### DATA IN THIS EXERCISE
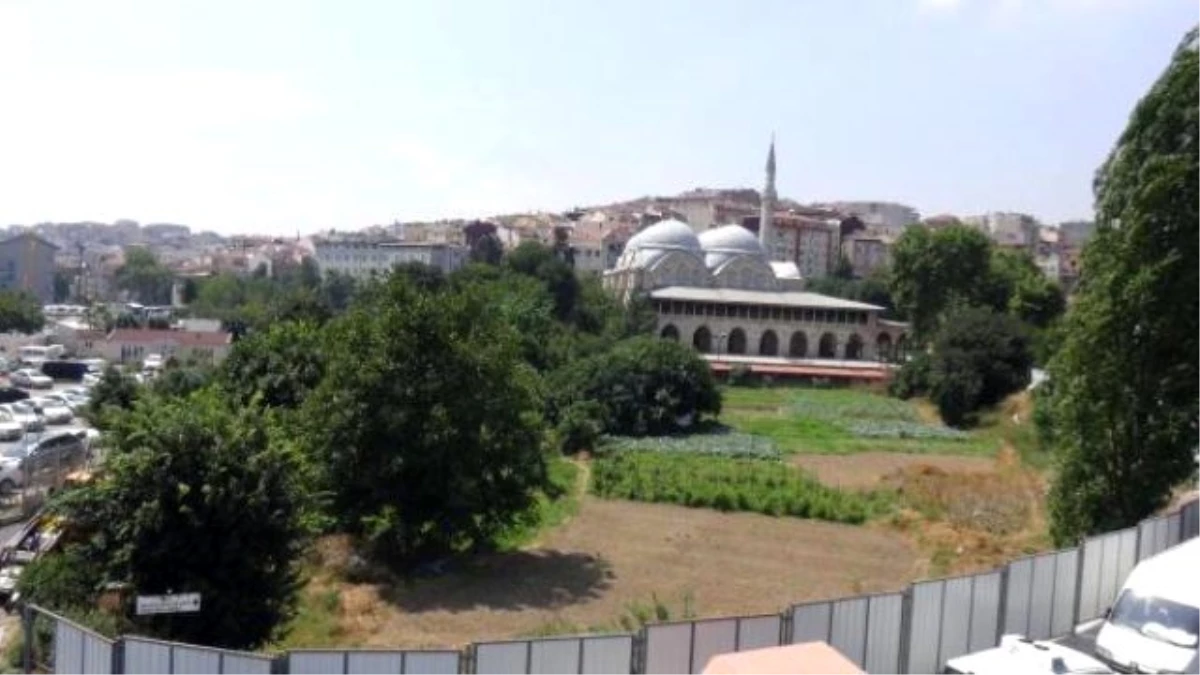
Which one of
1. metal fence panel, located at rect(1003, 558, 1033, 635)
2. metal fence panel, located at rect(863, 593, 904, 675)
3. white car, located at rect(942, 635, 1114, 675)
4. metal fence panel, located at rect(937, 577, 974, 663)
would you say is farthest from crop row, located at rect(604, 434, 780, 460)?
white car, located at rect(942, 635, 1114, 675)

### THE EXERCISE
Could you write out every line of the records above word for word, omitting the pictures?

### OUTPUT OF THE EXERCISE
Which one of
1. metal fence panel, located at rect(1003, 558, 1033, 635)
2. metal fence panel, located at rect(863, 593, 904, 675)
3. white car, located at rect(942, 635, 1114, 675)
4. metal fence panel, located at rect(937, 577, 974, 663)
would you say is farthest from crop row, located at rect(604, 434, 780, 460)?
white car, located at rect(942, 635, 1114, 675)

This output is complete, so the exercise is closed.